RAGCache: Efficient Knowledge Caching for Retrieval-Augmented Generation
RAGCache slashes LLM response times by remembering previously retrieved document states across multiple user queries
RAGCache slashes LLM response times by remembering previously retrieved document states across multiple user queries
Stop computing twice: RAGCache remembers document states to make RAG lightning quick
Original Problem 🎯:
RAG systems face performance bottlenecks due to long sequence generation when injecting retrieved documents into requests. This causes high computation and memory costs, as retrieved documents can add 1000+ tokens to a 100-token request.
Solution in this Paper 🔧:
• RAGCache introduces a multilevel dynamic caching system that caches intermediate states of retrieved documents across multiple requests
• Uses a knowledge tree structure to organize cached states in GPU and host memory hierarchy
• Implements prefix-aware Greedy-Dual-Size-Frequency (PGDSF) replacement policy considering document order, size, frequency and recency
• Features dynamic speculative pipelining to overlap retrieval and inference steps
• Includes cache-aware request scheduling to improve hit rates under high load
Key Insights 💡:
• A small fraction of documents (3%) accounts for majority (60%) of retrieval requests
• Caching intermediate states can reduce prefill latency by up to 11.5x
• Document order sensitivity in RAG requires special handling in caching
• GPU-host memory hierarchy can be effectively leveraged for caching
• Vector retrieval and LLM inference can be overlapped for better latency
Results 📊:
• Reduces time to first token (TTFT) by up to 4x compared to vLLM with Faiss
• Improves throughput by up to 2.1x over vLLM with Faiss
• Achieves up to 3.5x lower TTFT compared to SGLang
• Delivers up to 1.8x higher throughput than SGLang
• Maintains performance gains across different models and retrieval settings
🚀 How does RAGCache achieve performance improvements?

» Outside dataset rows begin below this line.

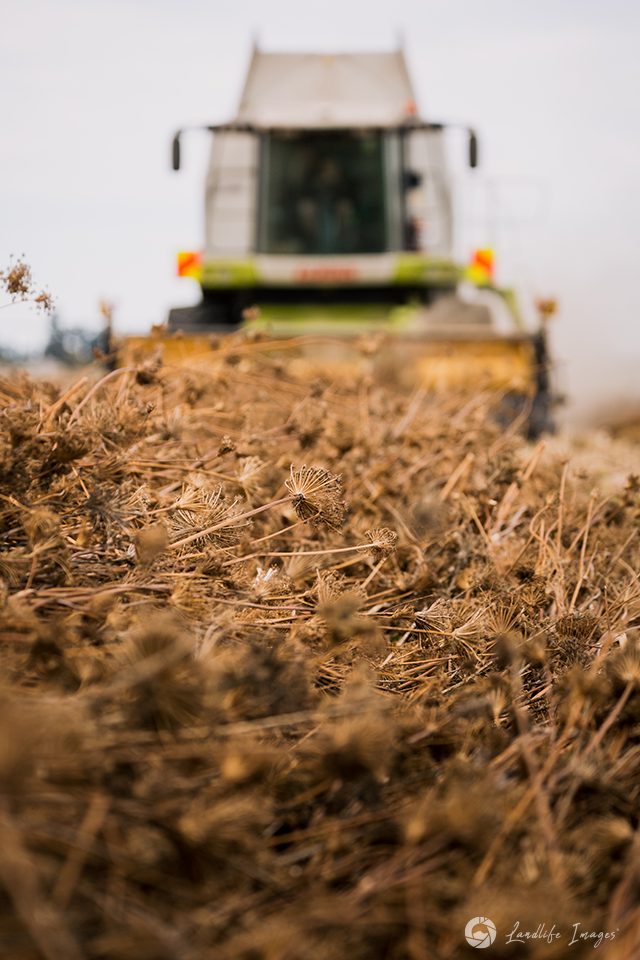 Harvesting of carrot seed close-up, Methven, Canterbury, New Zealand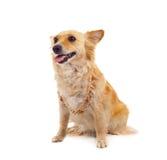 Spitz dog on white background Royalty Free Stock Image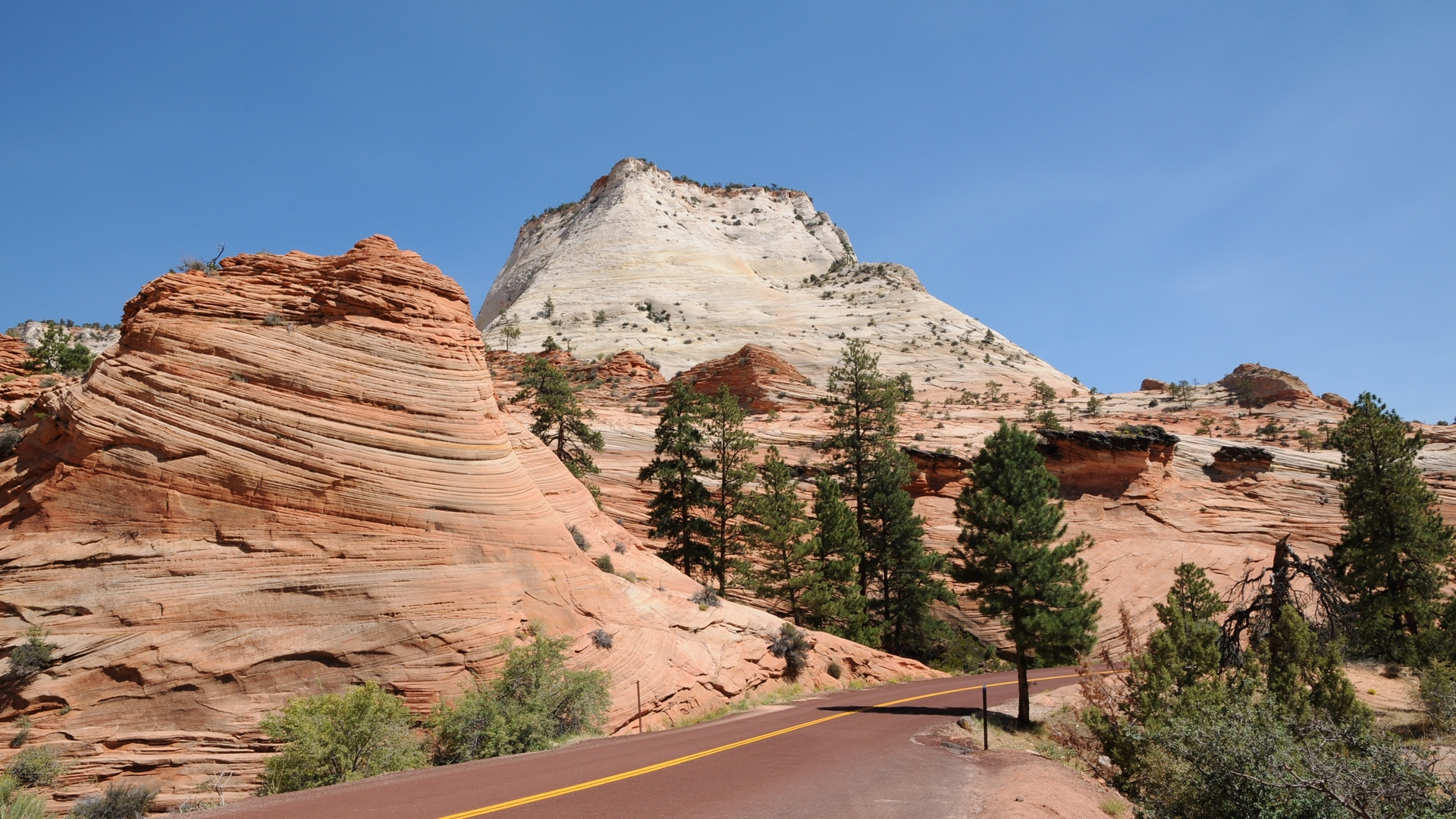 park usa road zion nature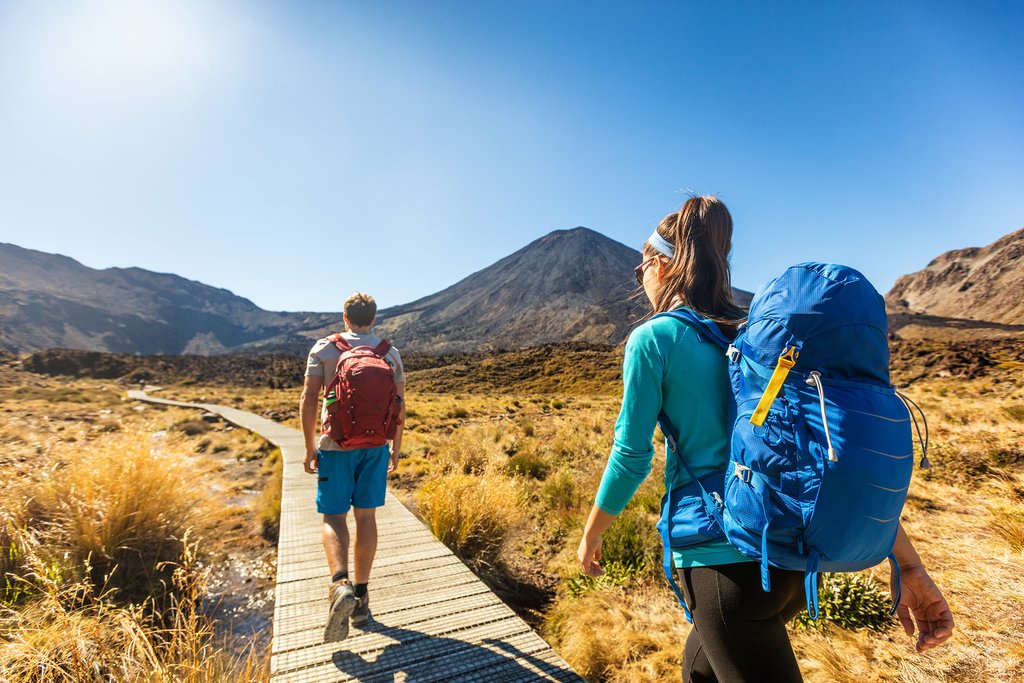 How to Get to Tongariro National Park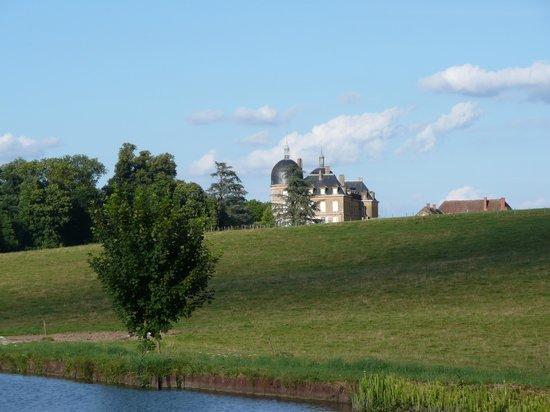 Auberge de Digoine : Château de Digoine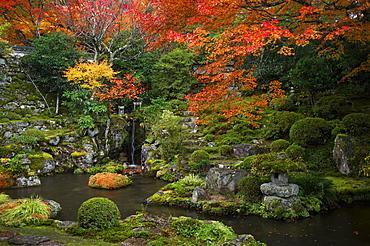 Japanese garden in autumn, Ohara valley, Kyoto, Japan, Asia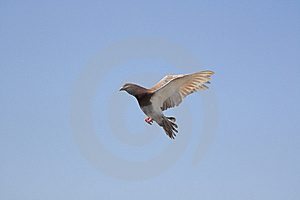 Bird Of Peace Royalty Free Stock Image - Image: 8556436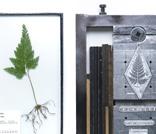 植物標本と活版印刷 Plants Trade|Plants Trade
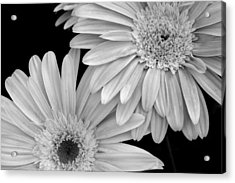 Black And White Gerbera Daisies 1 Acrylic Print by Amy Fose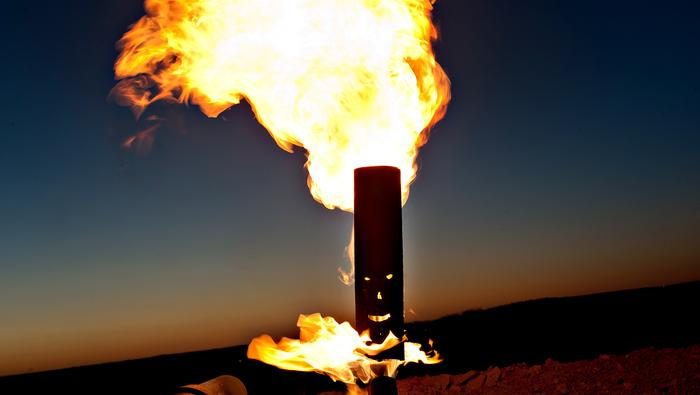 Crude Oil Up as Risk Appetite Recovers, Production Cut Hopes Help http://dlvr.it/RQM3F4pic.twitter.com/vejWhx2UBF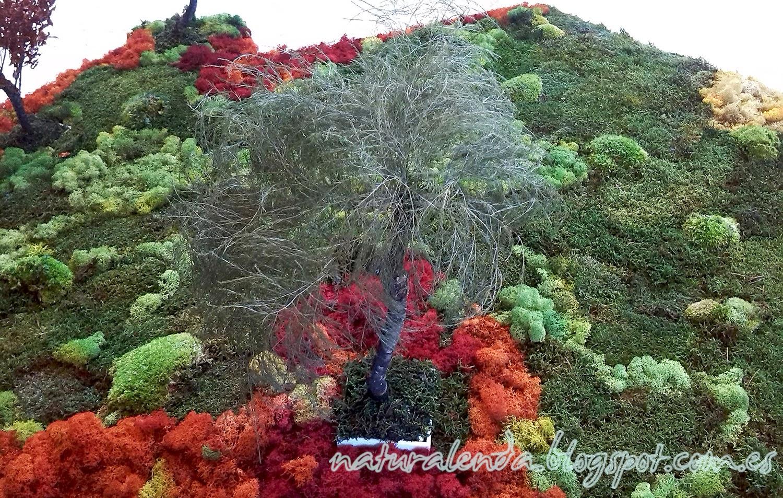 un pequeño bonsai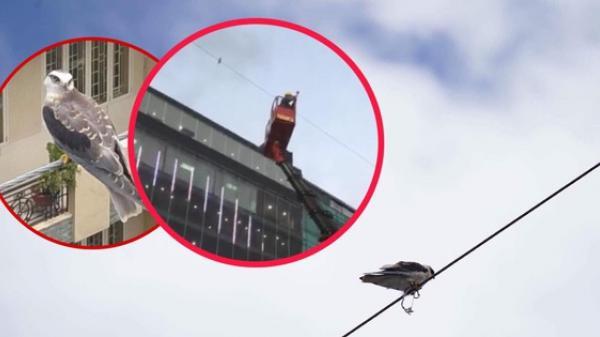 Cả khu phố ở Sài Gòn chung tay giải cứu một chú chim lớn mắc kẹt trên dây điện nhiều ngày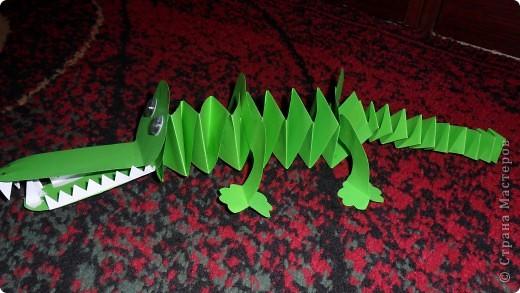 крокодильчик фото 1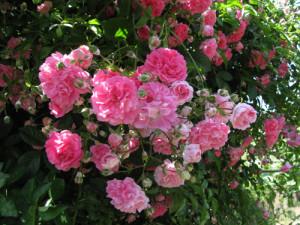 rosedisantarita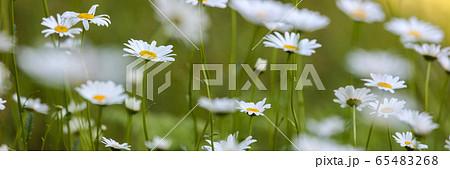 バナーサイズに切り抜いフランス菊の花畑 65483268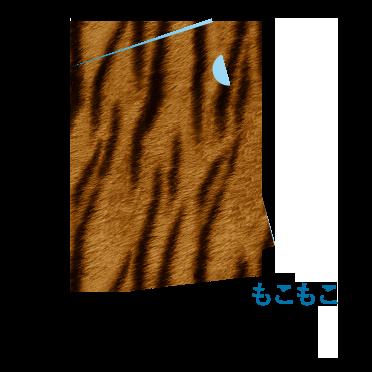 プレミアファイル(特殊素材)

RAGCache organizes intermediate states of retrieved documents in a knowledge tree and caches them in GPU and host memory hierarchy.
It uses a prefix-aware Greedy-Dual-Size-Frequency (PGDSF) replacement policy that considers document order, size, frequency and recency. It also implements dynamic speculative pipelining to overlap retrieval and inference steps.
This design reduces time to first token by up to 4x and improves throughput by up to 2.1x compared to vLLM with Faiss.